The historical town of Aix-en-Provence has more than 60 religious statuettes strategically placed at the corner of streets leading into an oratory: there are mostly Virgin statues dating from the 17th to the 19th centuries as well as a few other Patron Saints such as St Roch.

Statuette of Madonna on corner of building

Fountain of Espéluque is located at Place of the Martyrs of the Resistance. Created for the chapter of the cloister, it was given to the residents and then moved in 1750 against a Roman wall to facilitate circulation. Dating from 1618, it is the oldest fountain of the city from that period of time. Its name came from a certain Espeluca who was apparently the owner of the spring. The water comes from an underground cave, the only source of water of the 15th century.

Fountain of Espéluque

The memorial seen below honors the members of the resistance of Aix-en-Provence who were deported or executed during the Second World War. It also commemorates the more than 2000 Jews of which 100 were children who were deported to the Auschwitz concentration camp.
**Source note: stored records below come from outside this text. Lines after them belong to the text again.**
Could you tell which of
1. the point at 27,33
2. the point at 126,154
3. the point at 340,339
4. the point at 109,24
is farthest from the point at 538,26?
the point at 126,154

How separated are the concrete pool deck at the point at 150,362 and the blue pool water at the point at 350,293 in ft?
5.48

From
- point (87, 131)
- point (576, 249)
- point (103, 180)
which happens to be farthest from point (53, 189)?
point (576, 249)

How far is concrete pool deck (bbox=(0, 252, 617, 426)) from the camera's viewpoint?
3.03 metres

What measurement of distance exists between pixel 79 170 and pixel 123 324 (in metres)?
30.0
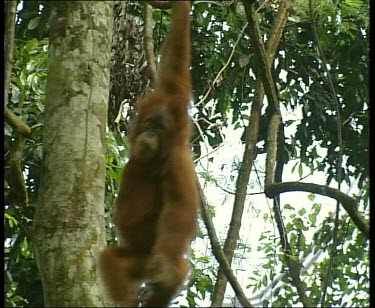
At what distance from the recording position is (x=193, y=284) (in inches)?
224

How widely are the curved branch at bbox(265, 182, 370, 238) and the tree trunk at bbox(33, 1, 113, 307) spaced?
1.98 meters

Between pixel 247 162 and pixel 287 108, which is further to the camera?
pixel 287 108

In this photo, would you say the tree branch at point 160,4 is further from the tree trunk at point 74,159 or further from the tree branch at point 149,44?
the tree branch at point 149,44

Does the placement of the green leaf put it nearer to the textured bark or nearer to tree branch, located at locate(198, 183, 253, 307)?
the textured bark

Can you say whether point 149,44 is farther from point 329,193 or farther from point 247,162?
point 247,162

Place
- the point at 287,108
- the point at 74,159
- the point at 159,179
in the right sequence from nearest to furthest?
1. the point at 74,159
2. the point at 159,179
3. the point at 287,108

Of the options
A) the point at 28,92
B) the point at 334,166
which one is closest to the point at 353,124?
the point at 334,166

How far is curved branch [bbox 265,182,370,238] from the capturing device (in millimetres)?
4398

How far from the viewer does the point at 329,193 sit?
4.48 meters

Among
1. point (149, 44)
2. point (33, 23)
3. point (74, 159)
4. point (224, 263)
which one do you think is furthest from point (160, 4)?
point (33, 23)

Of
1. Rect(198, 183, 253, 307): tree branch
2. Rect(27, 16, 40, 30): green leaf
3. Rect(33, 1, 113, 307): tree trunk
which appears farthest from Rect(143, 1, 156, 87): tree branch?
Rect(27, 16, 40, 30): green leaf

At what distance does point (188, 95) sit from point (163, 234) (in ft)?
2.66

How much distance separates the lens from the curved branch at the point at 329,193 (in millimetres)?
4398

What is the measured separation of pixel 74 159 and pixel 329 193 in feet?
7.12
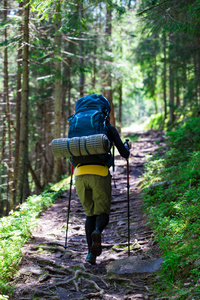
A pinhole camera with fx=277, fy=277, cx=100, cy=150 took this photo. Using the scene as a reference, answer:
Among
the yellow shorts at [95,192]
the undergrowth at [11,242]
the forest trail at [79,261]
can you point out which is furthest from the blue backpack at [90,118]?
the forest trail at [79,261]

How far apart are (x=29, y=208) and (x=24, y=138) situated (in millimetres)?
4333

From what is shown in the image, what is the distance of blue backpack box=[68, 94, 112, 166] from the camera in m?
4.22

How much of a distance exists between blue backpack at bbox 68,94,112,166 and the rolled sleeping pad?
23 cm

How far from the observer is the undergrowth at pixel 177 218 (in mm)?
3307

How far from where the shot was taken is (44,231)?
646cm

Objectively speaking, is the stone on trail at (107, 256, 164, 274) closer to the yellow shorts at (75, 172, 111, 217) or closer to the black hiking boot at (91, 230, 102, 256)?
the black hiking boot at (91, 230, 102, 256)

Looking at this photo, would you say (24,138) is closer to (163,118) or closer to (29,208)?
(29,208)

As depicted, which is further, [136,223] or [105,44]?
[105,44]

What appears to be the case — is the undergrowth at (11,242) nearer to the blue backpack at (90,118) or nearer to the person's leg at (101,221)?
the person's leg at (101,221)

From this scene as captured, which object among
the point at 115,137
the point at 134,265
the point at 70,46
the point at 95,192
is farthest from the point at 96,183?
the point at 70,46

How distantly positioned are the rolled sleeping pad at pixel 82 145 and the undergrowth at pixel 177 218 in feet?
5.72

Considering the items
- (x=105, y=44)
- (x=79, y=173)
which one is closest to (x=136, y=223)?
(x=79, y=173)

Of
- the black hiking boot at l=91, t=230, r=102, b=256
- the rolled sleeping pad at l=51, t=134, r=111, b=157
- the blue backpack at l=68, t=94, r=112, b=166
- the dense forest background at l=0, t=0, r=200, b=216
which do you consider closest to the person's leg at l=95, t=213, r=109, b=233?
the black hiking boot at l=91, t=230, r=102, b=256

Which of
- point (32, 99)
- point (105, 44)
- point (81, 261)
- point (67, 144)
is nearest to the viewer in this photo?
point (67, 144)
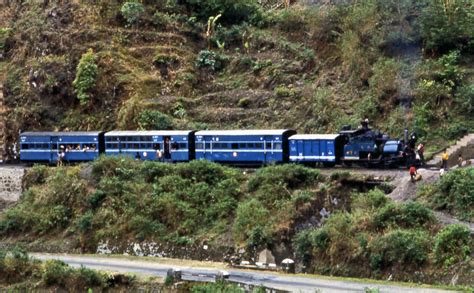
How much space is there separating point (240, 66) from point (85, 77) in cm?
882

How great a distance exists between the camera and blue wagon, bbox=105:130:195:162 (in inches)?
1893

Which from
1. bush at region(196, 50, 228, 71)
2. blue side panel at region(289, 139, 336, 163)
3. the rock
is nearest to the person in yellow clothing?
blue side panel at region(289, 139, 336, 163)

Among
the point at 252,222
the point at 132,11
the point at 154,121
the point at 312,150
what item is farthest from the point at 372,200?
the point at 132,11

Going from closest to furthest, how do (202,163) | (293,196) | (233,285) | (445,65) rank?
(233,285) < (293,196) < (202,163) < (445,65)

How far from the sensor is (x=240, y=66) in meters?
55.2

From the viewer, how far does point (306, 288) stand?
108 ft

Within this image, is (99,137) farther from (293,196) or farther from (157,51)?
(293,196)

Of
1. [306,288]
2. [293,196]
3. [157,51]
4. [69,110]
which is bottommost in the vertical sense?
[306,288]

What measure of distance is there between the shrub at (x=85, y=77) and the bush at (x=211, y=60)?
6.06 m

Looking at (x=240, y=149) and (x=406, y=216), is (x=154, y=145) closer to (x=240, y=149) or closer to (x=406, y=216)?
(x=240, y=149)

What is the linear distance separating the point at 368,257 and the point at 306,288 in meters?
3.43

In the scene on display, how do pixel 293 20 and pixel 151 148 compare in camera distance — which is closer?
pixel 151 148

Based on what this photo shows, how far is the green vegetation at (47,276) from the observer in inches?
1437

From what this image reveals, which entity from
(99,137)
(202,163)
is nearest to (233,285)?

Memorial to the Martyrs of the Resistance and Jews deported to Auschwitz

The Cathédrale St-Sauveur (Holy Savior Cathedral) seen below has an eclectic mixture of styles from the 5th century to the 17th century.

Cathédrale St-Sauveur (Holy Savior Cathedral)

Typical side street in the historical part of Aix-en-Provence

In Provençal dialect, “Fontêtes” means “small fountains” and indicates that water flows abundantly here. The waters of the hidden springs were collected in a common well that has since been replaced with the current fountain seen below.

Baroque fountain at Fontêtes Place

Statuette of Madonna and Child

The fountain seen below carries the name of a 20th century artist and sculptor by the name of Séraphin Gilly.

Fontaine Gilly

The clocher des Augustins (Augustine bell tower) seen below stands over busy Rue Espariat; it's the only remnant from the old Augustinian convent which was built about 1292. The iron belfry was added in 1677.

Augustine bell tower

The fountain seen below is one of four in Aix-en-Provence to have kept its water coming directly from springs. It was designed by Bessain and built in 1820. On a stone base, a circular basin is surmounted by a Roman column (a remnant of the former Count’s Palace) topped by a 12 pointed-star in brass.

Fountain at Place des Augustins

Shirley and I had a wonderful day in Aix-en-Provence with Windsor neighbors Bob, Darlene, Ed and Gwen. As you can see from the pictures, the sun was shining and the sky had that special blue color that is so typical of Provence.

Lunch was very good at Le Millefeuille. If you are planning a visit to Aix, you would be happy you dined there. I would recommend reservations.